The extradition shall not take place unless the evidence be found sufficient, according to the laws of the State applied to, either to justify the committal of the prisoner for trial, in case the crime has been committed in the territory of the said State, or to prove that the prisoner is the identical person convicted by the Courts of the State which makes the requisition, and that the crime of which he has been convicted is one in respect of which extradition could, at the time of such conviction, have been granted by the State applied to.

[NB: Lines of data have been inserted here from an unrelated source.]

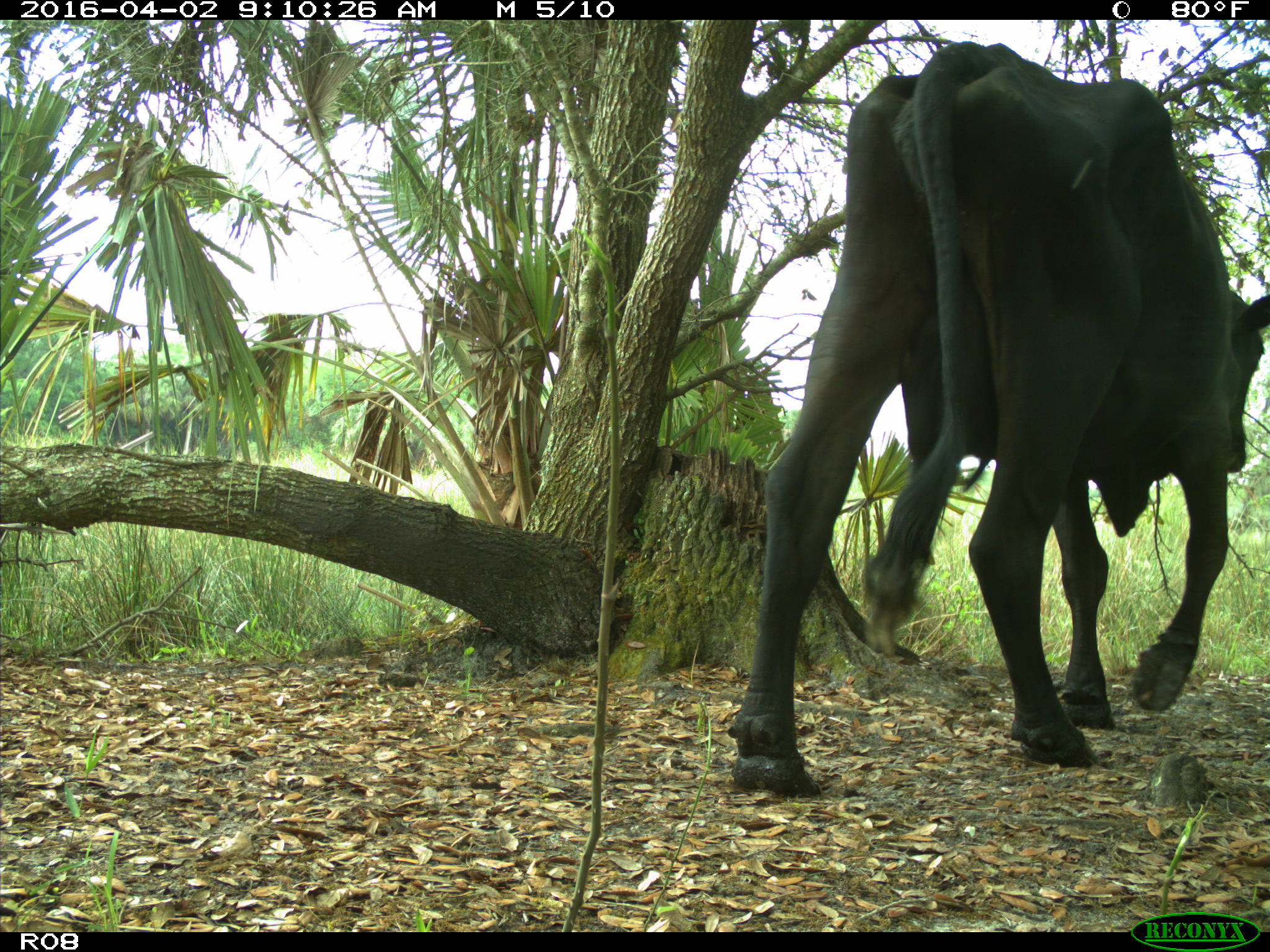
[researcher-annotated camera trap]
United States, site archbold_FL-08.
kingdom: Animalia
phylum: Chordata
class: Mammalia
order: Artiodactyla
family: Bovidae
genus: Bos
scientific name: Bos taurus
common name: domestic cow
Bos taurus (domestic cow).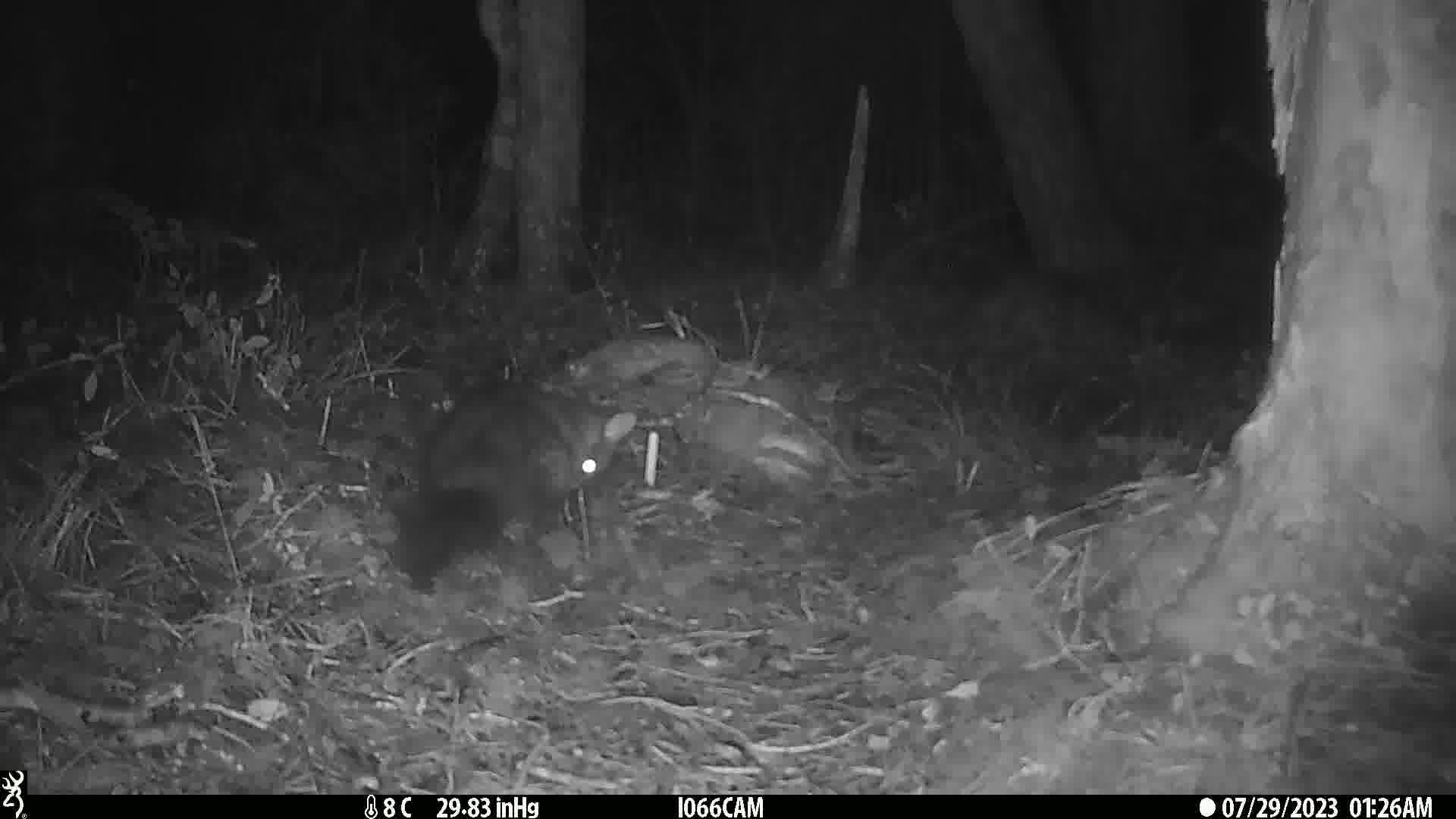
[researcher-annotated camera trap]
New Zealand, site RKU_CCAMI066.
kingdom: Animalia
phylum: Chordata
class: Mammalia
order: Diprotodontia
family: Phalangeridae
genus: Trichosurus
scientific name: Trichosurus vulpecula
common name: common brushtail possum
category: possum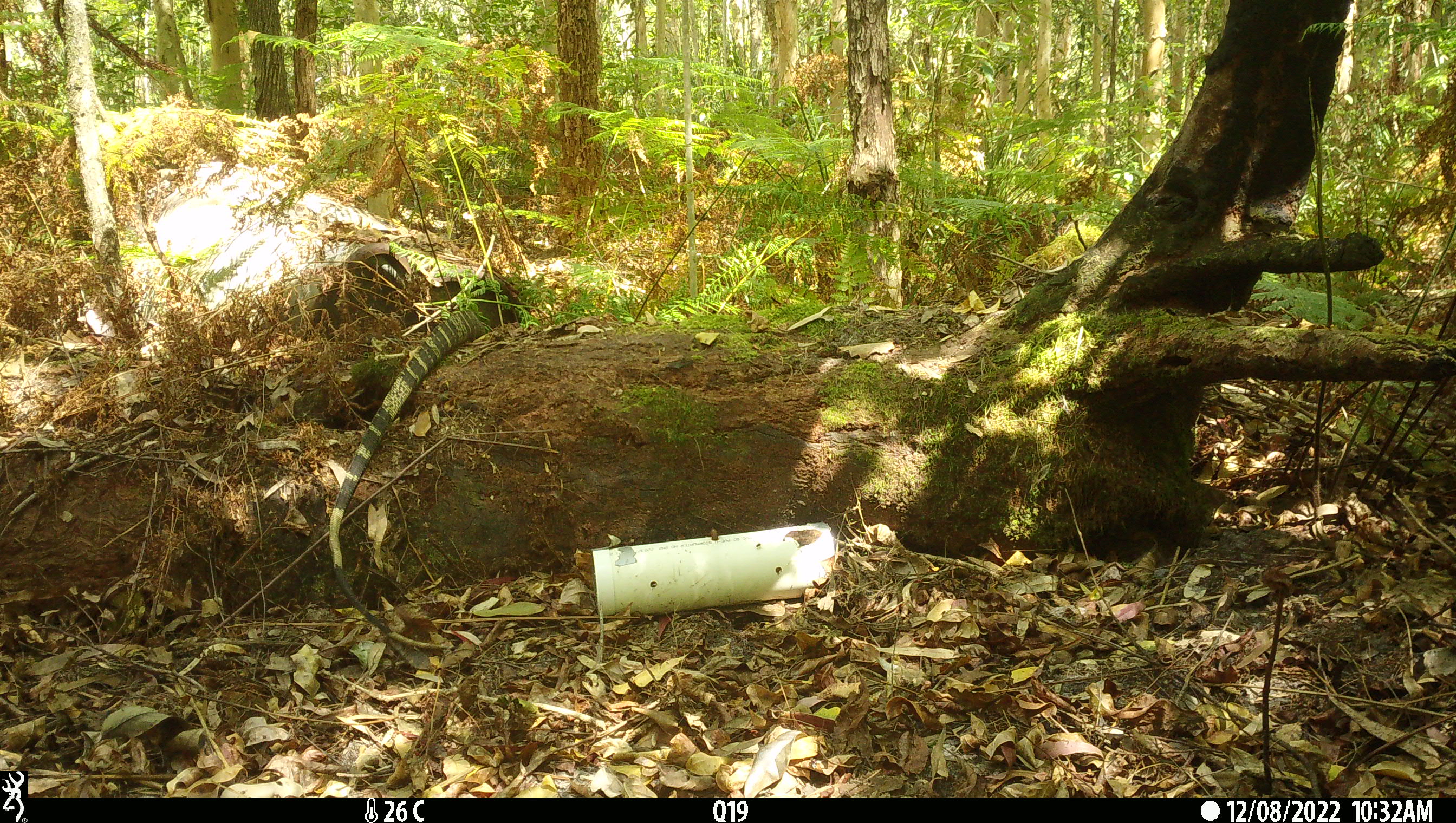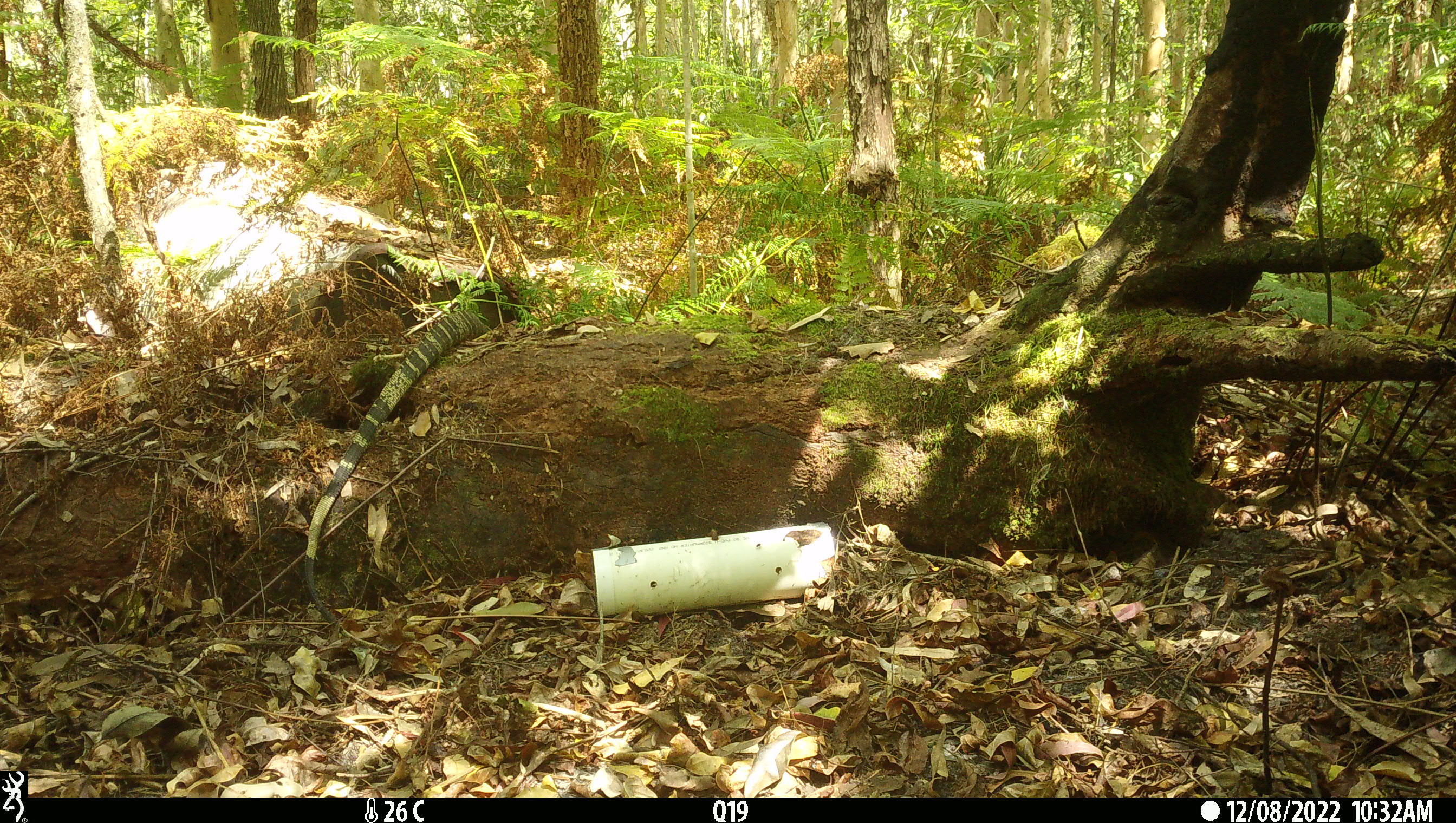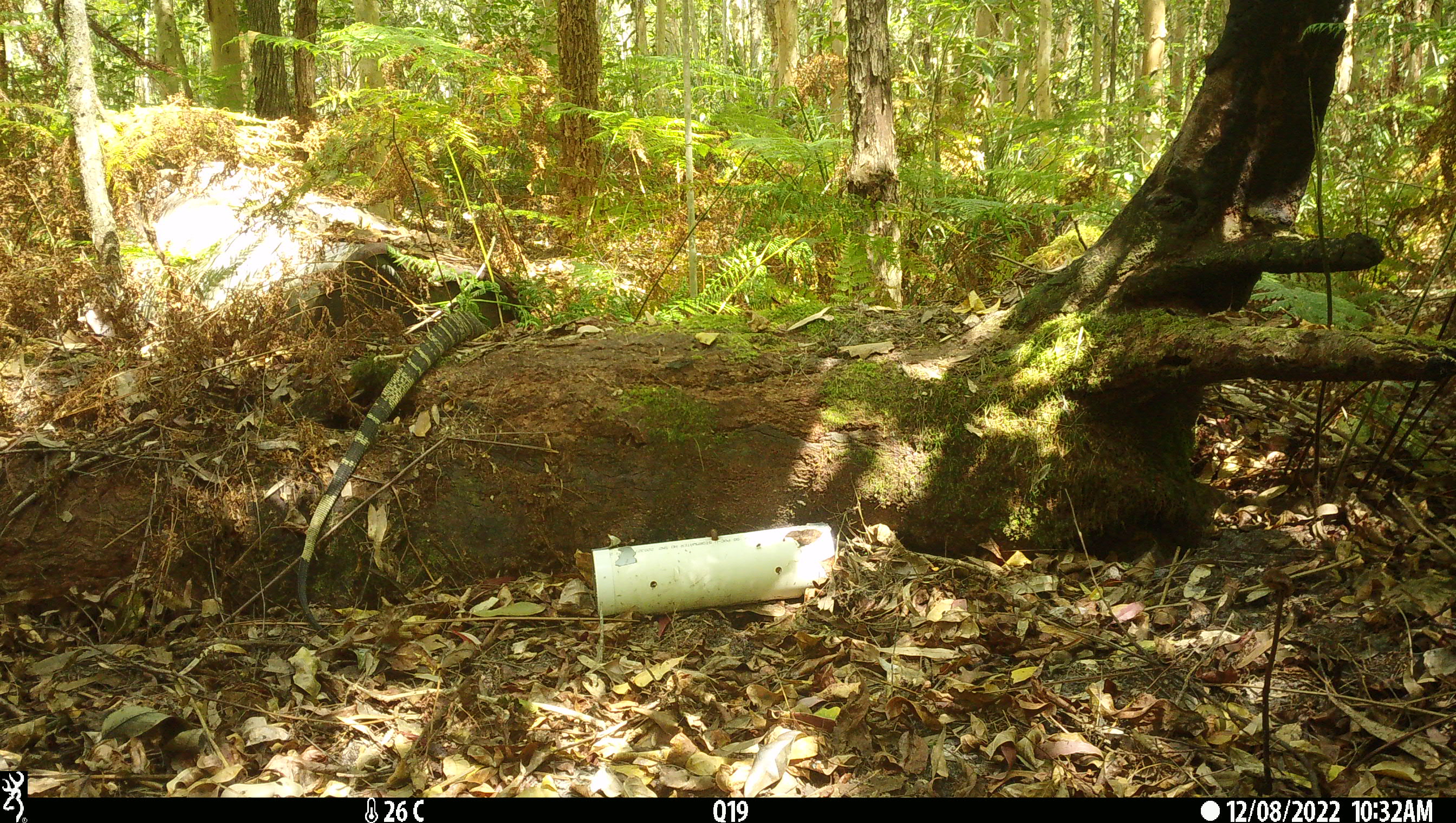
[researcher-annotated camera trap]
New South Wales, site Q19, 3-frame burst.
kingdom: Animalia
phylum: Chordata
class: Reptilia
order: Squamata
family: Varanidae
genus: Varanus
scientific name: Varanus varius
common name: lace monitor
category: goanna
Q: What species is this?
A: Goanna (lace monitor) (Varanus varius).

The fugitive criminal shall not be surrendered until the expiration of 15 days from the date of his being committed to prison to await his surrender.
If the individual claimed by one of the two High Contracting Parties in pursuance of the present Treaty should be also claimed by one or several other Powers, on account of other crimes or offences committed upon their respective territories, his extradition shall be granted to that State whose demand is earliest in date.
If sufficient evidence for the extradition be not produced within three months from the date of the apprehension of the fugitive, or within such further time as the State applied to, or the proper Tribunal thereof, shall direct, the fugitive shall be set at liberty.
All articles seized which were in the possession of the person to be surrendered, at the time of his apprehension, shall, if the competent authority of the State applied to for the extradition has ordered the delivery thereof, be given up when the extradition takes place, and the said delivery shall extend, not merely to the stolen articles, but to everything that may serve as a proof of the crime.
All expenses connected with extradition shall be borne by the demanding State.
The stipulations of the present Treaty shall be applicable to the Colonies and foreign possessions of Her Britannic Majesty, so far as the laws for the time being in force in such Colonies and foreign possessions respectively will allow.
The requisition for the surrender of a fugitive criminal who has taken refuge in any of such Colonies or foreign possessions may be made to the Governor chief authority of such Colony or possession by any person authorized to act in such Colony or possession as a Consular officer of Liberia, or if there is no such Consular Officer in the Colony, by the Diplomatic Representative of Liberia in London, or, in his absence, by the Liberian Consul-General.
Such requisitions may be disposed of, subject always, as nearly as may be, and so far as the law of such Colony or foreign possession will allow, to the provisions of this Treaty, by the said Governor or chief authority, who, however, shall be at liberty either to grant the surrender or to refer the matter to his Government.
Her Britannic Majesty shall, however, be at liberty to make special arrangements in the British Colonies and foreign possessions for the surrender of criminals from Liberia who may take refuge within such Colonies and foreign possessions, on the basis, as nearly as may be, and so far as the law of such Colony or foreign possession will allow, of the provisions of the present Treaty.
Requisitions for the surrender of a fugitive criminal emanating from any Colony or foreign possession of Her Britannic Majesty shall be governed by the rules laid down in the preceding Articles of the present Treaty.
The present Treaty shall come into force 10 days after its publication, in conformity with the forms prescribed by the laws of the High Contracting Parties. It may be terminated by either of the High Contracting Parties at any time on giving to the other six months' notice of its intention to do so.
The Treaty shall be ratified, and the ratifications shall be exchanged at London as soon as possible.
IN WITNESS WHEREOF the respective Plenipotentiaries have signed the same, and have affixed thereto the seal of their arms.
DONE at London, the 16th day of December, 1892.